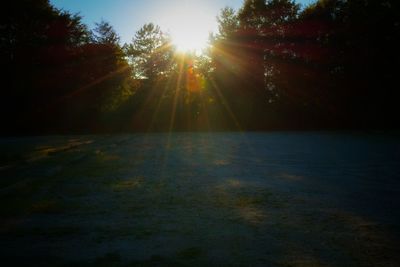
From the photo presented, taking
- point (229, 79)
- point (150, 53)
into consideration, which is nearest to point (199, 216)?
point (229, 79)

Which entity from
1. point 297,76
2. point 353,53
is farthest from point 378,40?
point 297,76

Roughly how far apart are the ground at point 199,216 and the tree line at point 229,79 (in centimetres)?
1801

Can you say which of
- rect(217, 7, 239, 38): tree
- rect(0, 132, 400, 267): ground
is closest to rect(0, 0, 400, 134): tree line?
rect(217, 7, 239, 38): tree

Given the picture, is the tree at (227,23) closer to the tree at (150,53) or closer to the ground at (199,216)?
the tree at (150,53)

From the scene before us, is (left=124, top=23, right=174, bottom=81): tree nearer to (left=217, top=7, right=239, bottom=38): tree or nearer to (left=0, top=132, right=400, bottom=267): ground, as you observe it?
(left=217, top=7, right=239, bottom=38): tree

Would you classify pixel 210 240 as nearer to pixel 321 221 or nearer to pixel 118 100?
pixel 321 221

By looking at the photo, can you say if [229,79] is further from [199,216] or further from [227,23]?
[199,216]

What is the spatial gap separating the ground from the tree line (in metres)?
18.0

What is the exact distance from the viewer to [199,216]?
4426 mm

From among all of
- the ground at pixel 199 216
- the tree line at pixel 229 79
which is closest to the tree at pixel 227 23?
the tree line at pixel 229 79

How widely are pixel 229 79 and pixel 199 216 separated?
92.5ft

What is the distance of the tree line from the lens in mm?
24938

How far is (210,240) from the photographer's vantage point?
3.58 m

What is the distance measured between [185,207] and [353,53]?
92.0 feet
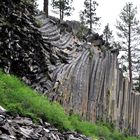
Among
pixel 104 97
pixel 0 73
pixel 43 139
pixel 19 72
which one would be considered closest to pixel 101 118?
pixel 104 97

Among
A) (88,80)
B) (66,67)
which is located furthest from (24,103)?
(88,80)

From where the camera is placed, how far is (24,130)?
835cm

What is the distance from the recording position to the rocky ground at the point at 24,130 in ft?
25.6

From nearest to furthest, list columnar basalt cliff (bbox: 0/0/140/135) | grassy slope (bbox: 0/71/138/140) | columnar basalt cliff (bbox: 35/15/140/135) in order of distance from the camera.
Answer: grassy slope (bbox: 0/71/138/140), columnar basalt cliff (bbox: 0/0/140/135), columnar basalt cliff (bbox: 35/15/140/135)

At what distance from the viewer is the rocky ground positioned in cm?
780

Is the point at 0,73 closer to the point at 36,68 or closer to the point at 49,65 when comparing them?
the point at 36,68

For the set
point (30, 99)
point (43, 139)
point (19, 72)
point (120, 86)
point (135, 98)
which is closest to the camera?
point (43, 139)

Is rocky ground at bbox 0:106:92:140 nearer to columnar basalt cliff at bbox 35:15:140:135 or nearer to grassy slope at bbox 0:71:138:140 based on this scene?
grassy slope at bbox 0:71:138:140

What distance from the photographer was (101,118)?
1919cm

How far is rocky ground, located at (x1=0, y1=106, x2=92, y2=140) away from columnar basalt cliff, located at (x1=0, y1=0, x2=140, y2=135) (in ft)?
10.7

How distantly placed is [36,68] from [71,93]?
7.96 feet

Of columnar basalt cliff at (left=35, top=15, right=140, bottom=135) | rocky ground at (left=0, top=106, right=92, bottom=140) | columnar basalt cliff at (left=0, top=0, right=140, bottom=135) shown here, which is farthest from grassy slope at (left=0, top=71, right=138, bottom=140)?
columnar basalt cliff at (left=35, top=15, right=140, bottom=135)

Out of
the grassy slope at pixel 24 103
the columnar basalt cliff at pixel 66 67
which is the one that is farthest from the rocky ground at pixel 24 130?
the columnar basalt cliff at pixel 66 67

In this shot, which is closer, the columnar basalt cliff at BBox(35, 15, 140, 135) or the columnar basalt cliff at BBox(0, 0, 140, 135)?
the columnar basalt cliff at BBox(0, 0, 140, 135)
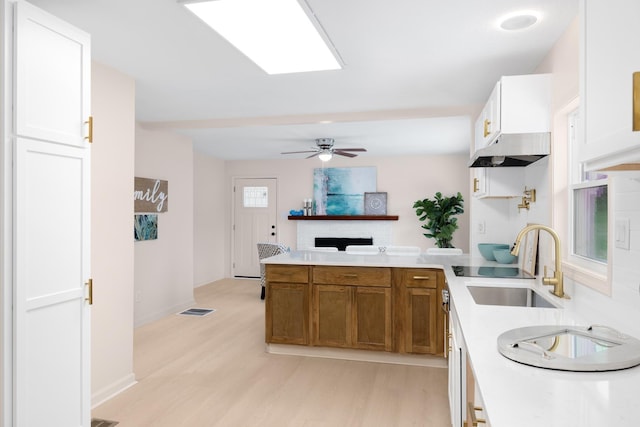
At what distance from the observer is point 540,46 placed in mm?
2801

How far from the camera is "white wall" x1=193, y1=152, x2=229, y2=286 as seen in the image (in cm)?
759

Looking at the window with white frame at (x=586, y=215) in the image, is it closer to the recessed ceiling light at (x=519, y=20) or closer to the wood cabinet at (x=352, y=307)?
the recessed ceiling light at (x=519, y=20)

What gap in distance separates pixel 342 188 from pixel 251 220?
190 centimetres

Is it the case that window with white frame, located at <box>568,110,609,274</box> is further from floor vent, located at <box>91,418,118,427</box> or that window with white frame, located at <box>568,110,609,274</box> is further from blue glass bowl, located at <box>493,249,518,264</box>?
floor vent, located at <box>91,418,118,427</box>

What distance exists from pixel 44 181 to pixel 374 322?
8.88ft

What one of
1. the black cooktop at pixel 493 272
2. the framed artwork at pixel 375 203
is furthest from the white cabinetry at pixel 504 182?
the framed artwork at pixel 375 203

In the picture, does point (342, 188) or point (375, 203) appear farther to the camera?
point (342, 188)

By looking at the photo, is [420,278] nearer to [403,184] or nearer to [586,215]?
[586,215]

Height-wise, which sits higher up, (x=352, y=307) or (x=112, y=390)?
(x=352, y=307)

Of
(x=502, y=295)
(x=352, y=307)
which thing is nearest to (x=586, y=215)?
(x=502, y=295)

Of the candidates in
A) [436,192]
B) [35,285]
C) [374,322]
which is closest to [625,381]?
[35,285]

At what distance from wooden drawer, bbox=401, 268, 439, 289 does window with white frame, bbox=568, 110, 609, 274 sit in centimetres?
130

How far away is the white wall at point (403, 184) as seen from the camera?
773cm

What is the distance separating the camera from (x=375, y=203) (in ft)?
26.3
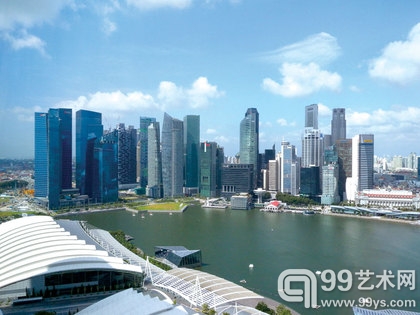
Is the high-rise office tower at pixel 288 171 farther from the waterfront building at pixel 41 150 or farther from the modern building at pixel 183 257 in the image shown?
the modern building at pixel 183 257

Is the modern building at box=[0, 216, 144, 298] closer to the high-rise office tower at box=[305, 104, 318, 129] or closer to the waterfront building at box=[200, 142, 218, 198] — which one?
the waterfront building at box=[200, 142, 218, 198]

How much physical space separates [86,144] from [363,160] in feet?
49.3

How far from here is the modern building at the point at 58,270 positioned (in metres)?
5.59

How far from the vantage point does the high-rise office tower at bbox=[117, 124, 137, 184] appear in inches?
1105

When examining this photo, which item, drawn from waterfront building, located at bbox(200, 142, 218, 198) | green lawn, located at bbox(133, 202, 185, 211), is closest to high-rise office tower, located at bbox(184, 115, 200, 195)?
waterfront building, located at bbox(200, 142, 218, 198)

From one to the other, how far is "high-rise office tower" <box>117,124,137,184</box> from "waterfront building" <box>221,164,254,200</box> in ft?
26.6

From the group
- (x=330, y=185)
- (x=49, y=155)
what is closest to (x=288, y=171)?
(x=330, y=185)

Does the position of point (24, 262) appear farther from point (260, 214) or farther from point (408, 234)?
point (260, 214)

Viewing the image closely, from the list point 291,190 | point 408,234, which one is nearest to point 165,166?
point 291,190

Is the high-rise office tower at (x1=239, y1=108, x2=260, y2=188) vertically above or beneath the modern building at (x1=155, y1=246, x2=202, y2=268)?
above

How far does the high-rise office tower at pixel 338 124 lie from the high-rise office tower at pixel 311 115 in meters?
2.53

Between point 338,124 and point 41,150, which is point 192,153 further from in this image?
point 338,124

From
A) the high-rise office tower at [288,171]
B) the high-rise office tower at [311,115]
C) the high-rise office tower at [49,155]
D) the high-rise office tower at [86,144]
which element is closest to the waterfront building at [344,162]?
the high-rise office tower at [288,171]

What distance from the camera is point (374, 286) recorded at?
684 cm
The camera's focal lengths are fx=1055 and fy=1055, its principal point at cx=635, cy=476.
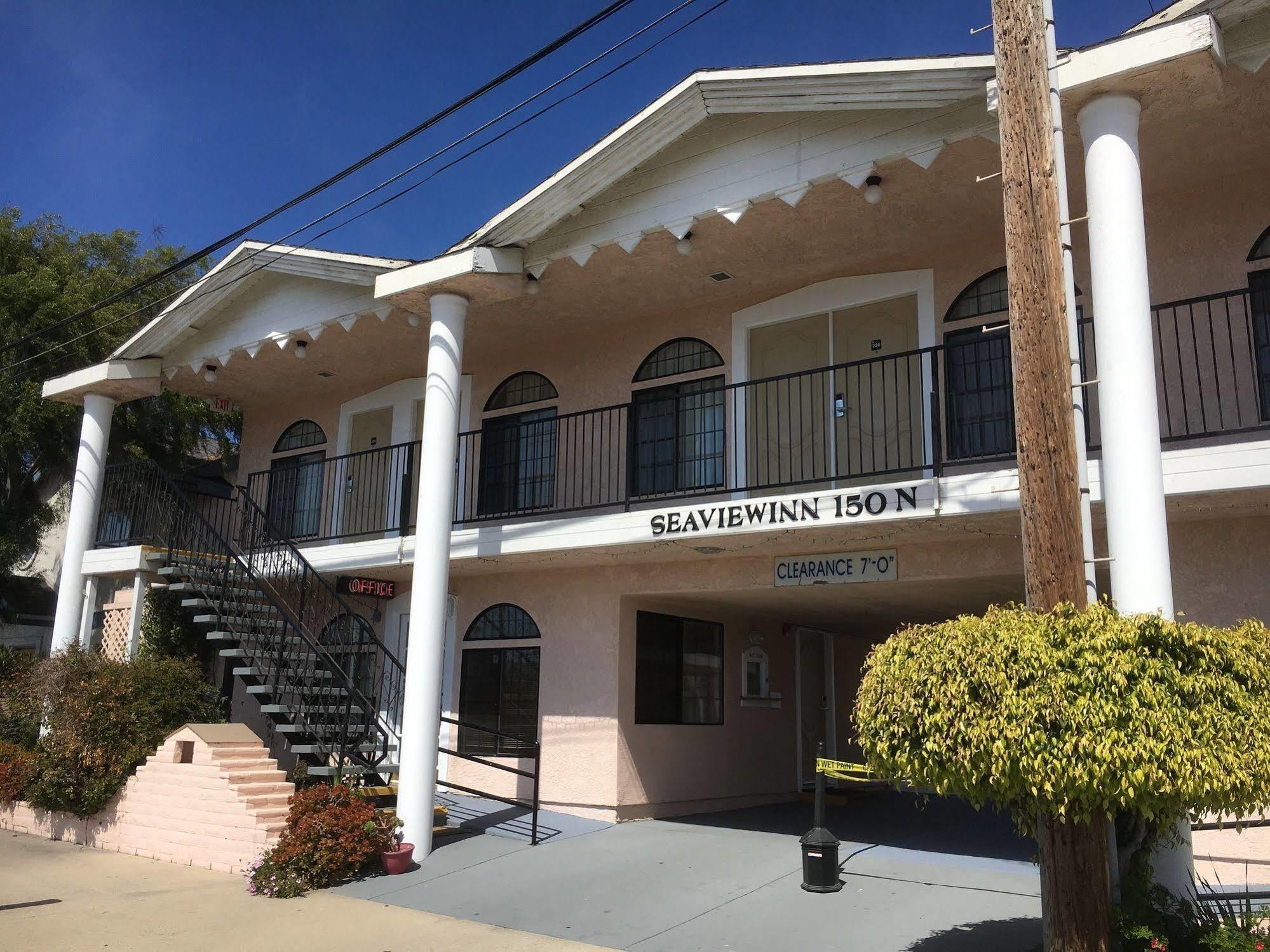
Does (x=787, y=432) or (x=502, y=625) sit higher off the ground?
(x=787, y=432)

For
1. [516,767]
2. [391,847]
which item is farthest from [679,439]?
[391,847]

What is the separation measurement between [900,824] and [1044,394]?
8.07 metres

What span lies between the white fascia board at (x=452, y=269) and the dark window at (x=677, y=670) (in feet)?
14.9

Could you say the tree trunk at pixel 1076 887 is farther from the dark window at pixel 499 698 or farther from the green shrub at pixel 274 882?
Answer: the dark window at pixel 499 698

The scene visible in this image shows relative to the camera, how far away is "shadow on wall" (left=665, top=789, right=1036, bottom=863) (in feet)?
35.1

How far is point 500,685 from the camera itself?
537 inches

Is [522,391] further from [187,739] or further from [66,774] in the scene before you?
[66,774]

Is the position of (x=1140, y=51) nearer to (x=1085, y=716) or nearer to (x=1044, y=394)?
(x=1044, y=394)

==*==

What to produce |
Update the items in the stretch from the line containing "Between point 338,124" through the line containing "Answer: the dark window at pixel 499 698", replacing "white fascia board" with "white trim board" and leaving everything else unchanged. Leave the pictures out.

Answer in full |
Between point 338,124 and point 41,150, which is point 192,153 further from in this image?
point 338,124

From
A) the high-rise office tower at [288,171]
B) the high-rise office tower at [311,115]
C) the high-rise office tower at [49,155]
D) the high-rise office tower at [86,144]
which element is closest to the waterfront building at [344,162]?
the high-rise office tower at [288,171]

What distance from the camera is point (374, 286) recorded at?
684 cm
The camera's focal lengths are fx=1055 and fy=1055, its principal point at cx=635, cy=476.
Does (x=787, y=432) or (x=502, y=625) sit higher off the ground?
(x=787, y=432)

For
1. [516,767]
2. [391,847]
which item is farthest from [679,439]?
[391,847]

What is the separation measurement between [900,824] and [1044,394]?
8.07 metres

What span lies between the white trim board at (x=452, y=269) and the dark window at (x=677, y=670) (in feet)?
14.9

Could you say the tree trunk at pixel 1076 887 is farther from the dark window at pixel 499 698 or farther from the green shrub at pixel 274 882?
Answer: the dark window at pixel 499 698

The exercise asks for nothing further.